* _Excerpted passage_
::::::::::
Follow-up question to What does this sentence about Trump's lawsuits in Pennsylvania mean?

The document cited by Nate Eldredge in the answer to that question says:

Federal courts are not venues for plaintiffs to assert a bare right “to have the Government act in accordance with law.” Allen v. Wright, 468 U.S. 737, 754 (1984), abrogated on other grounds by Lexmark Int’l, Inc. v. Static Control Components, Inc., 572 U.S. 118, 126–27 (2014). When the alleged injury is undifferentiated and common to all members of the public, courts routinely dismiss such cases as “generalized grievances” that cannot support standing. United States v. Richardson, 418 U.S. 166, 173–75 (1974). Such is the case here insofar as Plaintiffs, and specifically candidate Bognet, theorize their harm as the right to have government administered in compliance with the Elections Clause and Electors Clause.
::::::::::
Dataset excerpt

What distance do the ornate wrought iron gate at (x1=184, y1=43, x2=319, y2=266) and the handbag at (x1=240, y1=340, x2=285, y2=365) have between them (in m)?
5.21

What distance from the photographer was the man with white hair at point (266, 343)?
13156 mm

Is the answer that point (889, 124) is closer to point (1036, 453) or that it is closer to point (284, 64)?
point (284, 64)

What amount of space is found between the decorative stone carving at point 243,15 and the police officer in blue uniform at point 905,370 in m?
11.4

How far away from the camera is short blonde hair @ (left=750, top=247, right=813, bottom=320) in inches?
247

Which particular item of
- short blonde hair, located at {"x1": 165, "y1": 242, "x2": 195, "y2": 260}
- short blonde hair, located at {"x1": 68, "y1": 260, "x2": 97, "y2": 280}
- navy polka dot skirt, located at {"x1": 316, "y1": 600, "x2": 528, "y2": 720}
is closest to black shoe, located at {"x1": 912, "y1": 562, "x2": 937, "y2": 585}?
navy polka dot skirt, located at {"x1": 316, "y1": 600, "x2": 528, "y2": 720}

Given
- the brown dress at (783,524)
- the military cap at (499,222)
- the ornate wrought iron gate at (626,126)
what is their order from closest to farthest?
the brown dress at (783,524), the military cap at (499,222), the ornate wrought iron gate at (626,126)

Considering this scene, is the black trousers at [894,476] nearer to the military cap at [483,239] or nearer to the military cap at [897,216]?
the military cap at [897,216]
::::::::::
* _Tasks_
1. Can you write down the stretch of the passage on standing from "Follow-up question to" through "and Electors Clause."?
2. Can you resume the passage on standing and carry it on from its last sentence?
The entries aren't needed for anything here.

* _Final results_
1.
Follow-up question to What does this sentence about Trump's lawsuits in Pennsylvania mean?

The document cited by Nate Eldredge in the answer to that question says:

Federal courts are not venues for plaintiffs to assert a bare right “to have the Government act in accordance with law.” Allen v. Wright, 468 U.S. 737, 754 (1984), abrogated on other grounds by Lexmark Int’l, Inc. v. Static Control Components, Inc., 572 U.S. 118, 126–27 (2014). When the alleged injury is undifferentiated and common to all members of the public, courts routinely dismiss such cases as “generalized grievances” that cannot support standing. United States v. Richardson, 418 U.S. 166, 173–75 (1974). Such is the case here insofar as Plaintiffs, and specifically candidate Bognet, theorize their harm as the right to have government administered in compliance with the Elections Clause and Electors Clause.

2.
This seems to say that if the government does not act in accordance with law, private citizens cannot file suit to force it to do so. But if the government is not acting in accordance with law, presumably someone/something would be legally empowered to force the government to obey the law. What is that entity? What happens if that entity does not file suit?

Offhand, the closest example that I can think of is when the UK government passed a bill that would break international law, but that is obviously different -- that case involved international law and the aggrieved country would presumably file a lawsuit with the International Court of Justice.